Reinforcement learning (RL)-based brain machine interfaces (BMIs) assist paralyzed people in controlling neural prostheses without the need for real limb movement as supervised signals. The design of reward signal significantly impacts the learning efficiency of the RL-based decoders. Existing reward designs in the RL-based BMI framework rely on external rewards or manually labeled internal rewards, unable to accurately extract subjects’ internal evaluation. In this paper, we propose a hidden brain state-based kernel inverse reinforcement learning (HBS-KIRL) method to accurately infer the subject-specific internal evaluation from neural activity during the BMI task.
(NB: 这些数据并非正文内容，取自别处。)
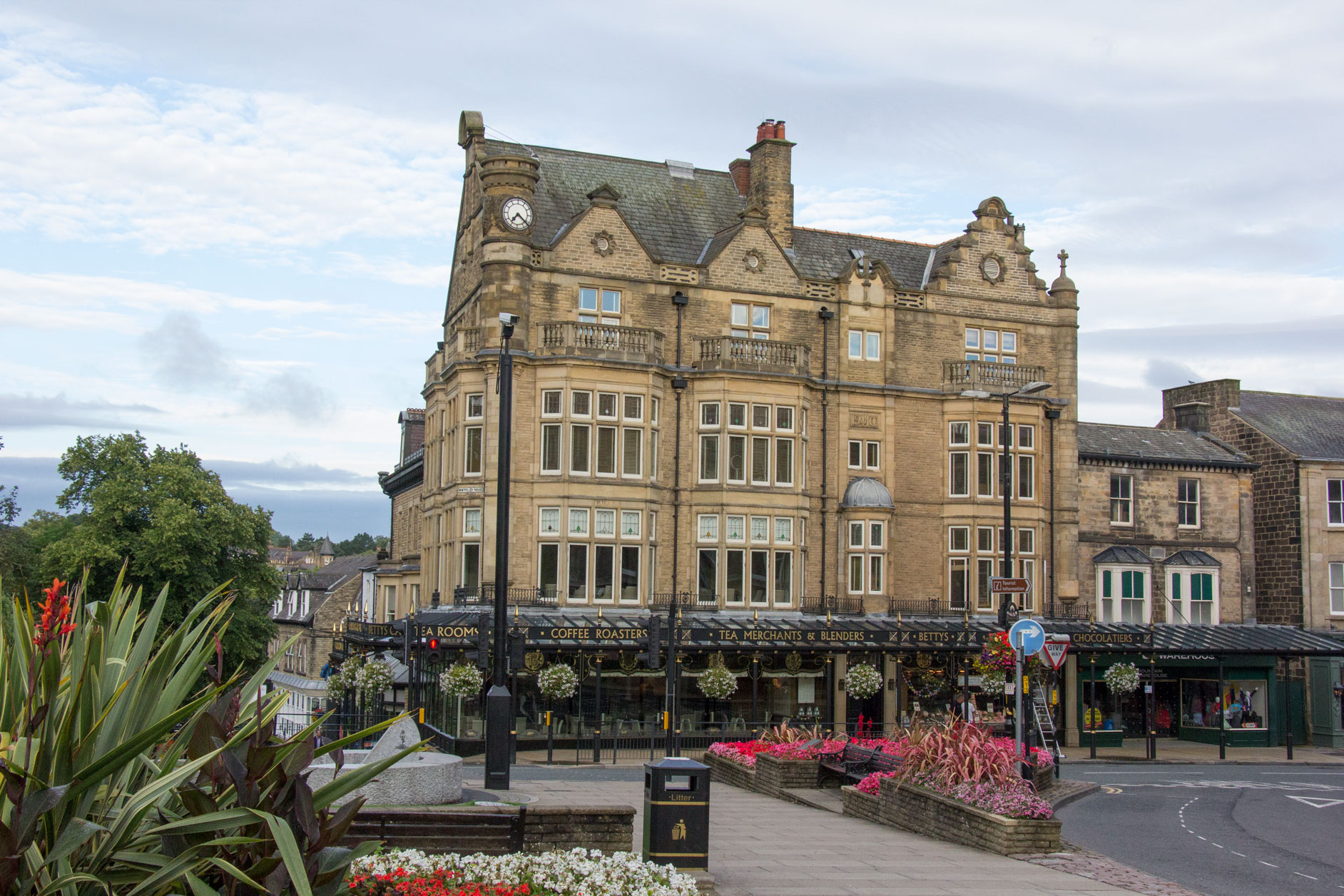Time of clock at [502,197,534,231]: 7:21
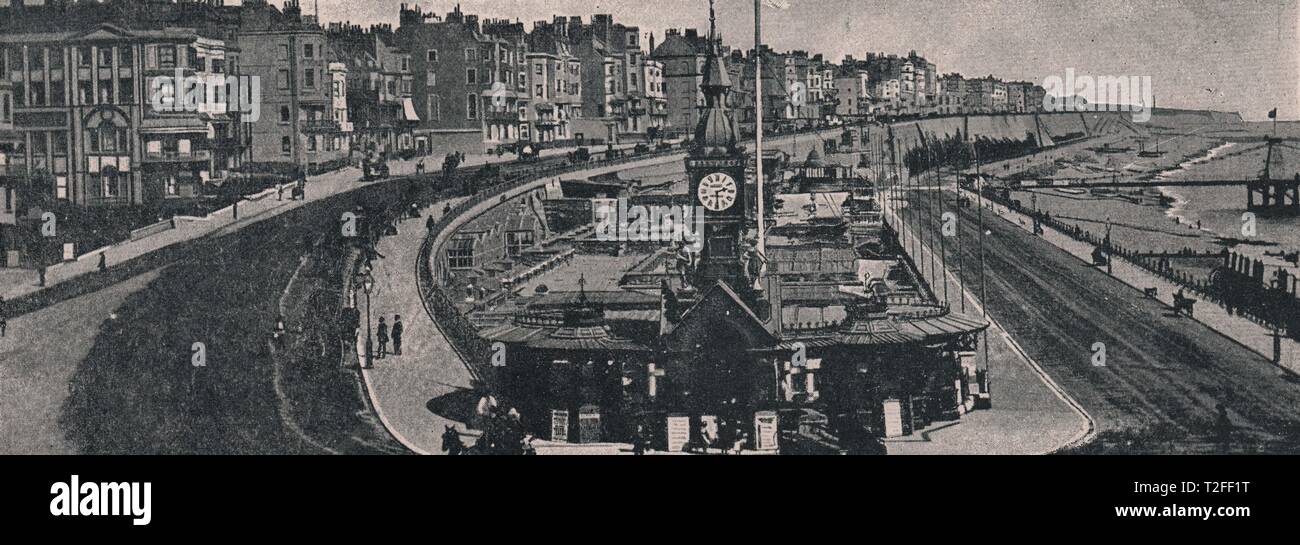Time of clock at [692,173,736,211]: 2:29
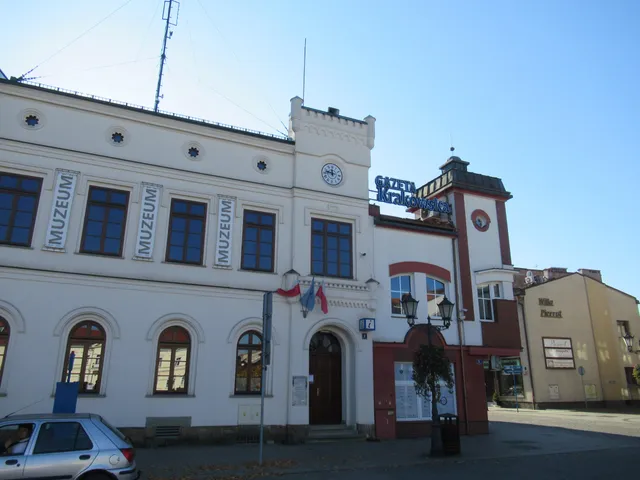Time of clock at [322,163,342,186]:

The state-space model is applied to project the neural state into low-dimensional hidden brain state space, which greatly reduces the exploration dimension. Then the kernel method is applied to speed up the convergence of policy, reward, and Q-value networks in reproducing kernel Hilbert space (RKHS). We tested our proposed algorithm on the data collected from the medial prefrontal cortex (mPFC) of rats when they were performing a two-lever-discrimination task. We assessed the state-value estimation performance of our proposed method and compared it with naïve IRL and PCA-based IRL. To validate that the extracted internal evaluation could contribute to the decoder training, we compared the decoding performance of decoders trained by different reward models, including manually designed reward, naïve IRL, PCA-IRL, and our proposed HBS-KIRL. The results show that the HBS-KIRL method can give a stable and accurate estimation of state-value distribution with respect to behavior. Compared with other methods, the decoder guided by HBS-KIRL achieves consistent and better decoding performance over days. This study reveals the potential of applying the IRL method to better extract subject-specific evaluation and improve the BMI decoding performance.

求助全文

通过发布文献求助，成功后即可免费获取论文全文。去求助

来源期刊

IEEE Transactions on Neural Systems and Rehabilitation Engineering 医学-工程：生物医学

CiteScore

8.60

自引率

8.20%

发文量

479

审稿时长

6-12 weeks

期刊介绍： Rehabilitative and neural aspects of biomedical engineering, including functional electrical stimulation, acoustic dynamics, human performance measurement and analysis, nerve stimulation, electromyography, motor control and stimulation; and hardware and software applications for rehabilitation engineering and assistive devices.